Text excerpt:
- - - - -

Facebook caught with its hand in the first party data jar (again)

by | Feb 19, 2021 | Blog | 0 comments

Facebook is again under fire this week as unsealed documents from a 2018 lawsuit show they were aware that their audience estimating tools were inflating potential reach on their platform. In a nutshell:

In early 2018 Facebook estimated that removing duplicate accounts would cause a 10% drop in potential reach, per the unsealed filing. While Facebook management rejected an employee’s suggestion to change the language the tool showed to advertisers, declining to swap out the words “people” and “reach” for the (more accurate) term “accounts” — on the grounds that “people-based marketing was core to Facebook’s value proposition”.

This shouldn’t come as a surprise to marketers. In recent years, Facebook has made efforts to cull duplicate accounts and encourage businesses, for example, to create business pages rather than personal accounts in a business’s name, while also linking business manager to the personal accounts of those accessing it rather than a shared login.

At the same time, Facebook has gone to great lengths to make third party tracking of activity on their network more difficult. A few years ago, it was easy to add ad server tags to validate numbers on Facebook campaigns, but today it’s not an option for most brands.

This all highlights a much larger issue with digital media. At times, our industry feels a little like the TV show Whose Line Is It Anyways, which Drew Carey would famously introduce as somewhere that everything was made up and that the points don’t matter. Being able to apply a strategic and critical filter to the numbers we see is a much more important skill than being able to make snap judgments from basic metrics.

- - - - -

Data lines:
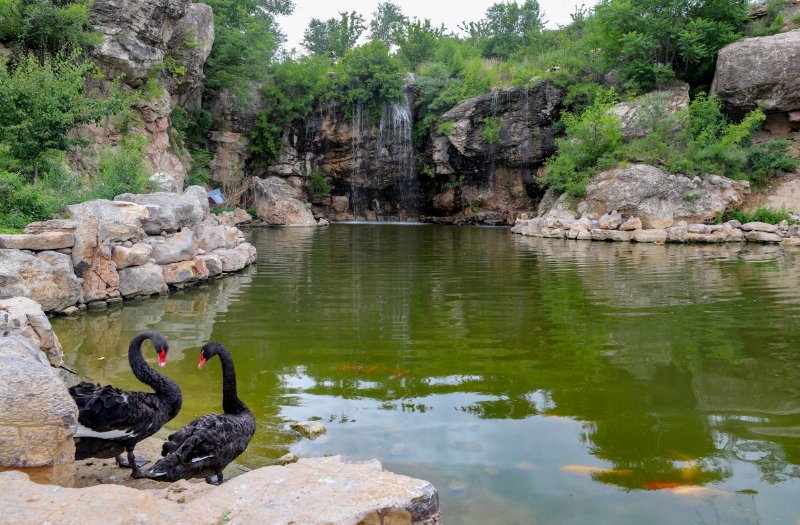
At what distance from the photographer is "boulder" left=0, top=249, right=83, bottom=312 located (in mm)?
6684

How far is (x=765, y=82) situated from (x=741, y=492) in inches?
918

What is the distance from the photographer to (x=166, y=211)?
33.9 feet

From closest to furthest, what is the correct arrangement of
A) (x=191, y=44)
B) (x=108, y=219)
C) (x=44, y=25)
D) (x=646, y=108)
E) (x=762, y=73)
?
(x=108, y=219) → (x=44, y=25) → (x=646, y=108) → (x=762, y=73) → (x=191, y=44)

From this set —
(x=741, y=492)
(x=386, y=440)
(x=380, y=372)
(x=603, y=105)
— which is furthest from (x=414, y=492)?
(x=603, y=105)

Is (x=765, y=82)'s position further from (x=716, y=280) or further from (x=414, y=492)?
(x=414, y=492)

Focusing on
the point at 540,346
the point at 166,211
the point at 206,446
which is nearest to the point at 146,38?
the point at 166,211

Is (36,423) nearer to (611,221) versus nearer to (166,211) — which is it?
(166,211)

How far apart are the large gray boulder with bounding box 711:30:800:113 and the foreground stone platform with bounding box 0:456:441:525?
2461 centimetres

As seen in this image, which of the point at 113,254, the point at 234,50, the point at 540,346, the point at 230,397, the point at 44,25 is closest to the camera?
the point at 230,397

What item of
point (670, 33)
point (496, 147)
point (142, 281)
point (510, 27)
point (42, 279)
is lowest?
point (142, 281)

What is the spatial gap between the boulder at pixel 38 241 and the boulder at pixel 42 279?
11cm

- - - - -

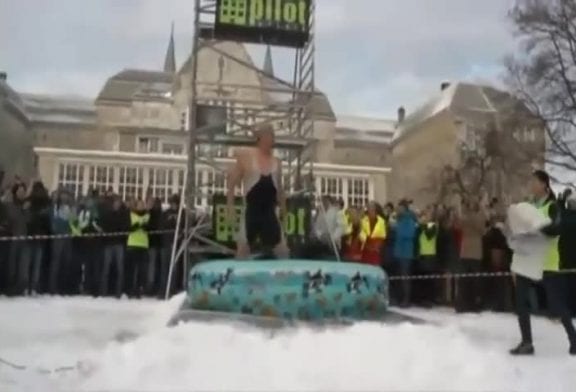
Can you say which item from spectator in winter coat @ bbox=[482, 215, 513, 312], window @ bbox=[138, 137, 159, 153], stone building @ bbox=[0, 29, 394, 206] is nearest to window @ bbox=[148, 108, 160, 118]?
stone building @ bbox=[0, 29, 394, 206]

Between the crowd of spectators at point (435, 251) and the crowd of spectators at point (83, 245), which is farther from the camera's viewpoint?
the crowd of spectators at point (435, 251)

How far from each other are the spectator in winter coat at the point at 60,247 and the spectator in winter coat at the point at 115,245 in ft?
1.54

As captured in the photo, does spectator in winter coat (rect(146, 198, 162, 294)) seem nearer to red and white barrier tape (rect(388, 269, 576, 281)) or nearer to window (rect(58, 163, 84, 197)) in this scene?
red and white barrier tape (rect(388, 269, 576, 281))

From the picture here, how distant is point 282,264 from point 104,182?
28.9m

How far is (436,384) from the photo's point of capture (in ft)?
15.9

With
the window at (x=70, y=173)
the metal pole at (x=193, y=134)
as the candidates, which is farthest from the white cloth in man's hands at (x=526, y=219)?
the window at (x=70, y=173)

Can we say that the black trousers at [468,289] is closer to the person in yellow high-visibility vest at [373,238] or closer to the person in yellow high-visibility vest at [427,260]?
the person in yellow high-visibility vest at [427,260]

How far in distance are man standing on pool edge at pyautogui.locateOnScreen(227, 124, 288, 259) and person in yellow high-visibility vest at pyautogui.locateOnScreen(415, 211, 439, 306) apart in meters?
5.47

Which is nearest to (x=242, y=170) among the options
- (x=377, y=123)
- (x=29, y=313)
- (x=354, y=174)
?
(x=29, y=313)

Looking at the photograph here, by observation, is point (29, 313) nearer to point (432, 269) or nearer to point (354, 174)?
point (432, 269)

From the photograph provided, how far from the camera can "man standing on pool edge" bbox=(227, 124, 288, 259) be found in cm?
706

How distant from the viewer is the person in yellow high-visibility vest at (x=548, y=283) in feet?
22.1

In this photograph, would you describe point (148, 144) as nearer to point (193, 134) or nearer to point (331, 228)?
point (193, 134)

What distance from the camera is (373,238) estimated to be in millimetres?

- - - - -

What you have to do: Reproduce the passage of the Facebook reach article above word for word, from "At the same" up to and including "from basic metrics.".

Final result:
At the same time, Facebook has gone to great lengths to make third party tracking of activity on their network more difficult. A few years ago, it was easy to add ad server tags to validate numbers on Facebook campaigns, but today it’s not an option for most brands.

This all highlights a much larger issue with digital media. At times, our industry feels a little like the TV show Whose Line Is It Anyways, which Drew Carey would famously introduce as somewhere that everything was made up and that the points don’t matter. Being able to apply a strategic and critical filter to the numbers we see is a much more important skill than being able to make snap judgments from basic metrics.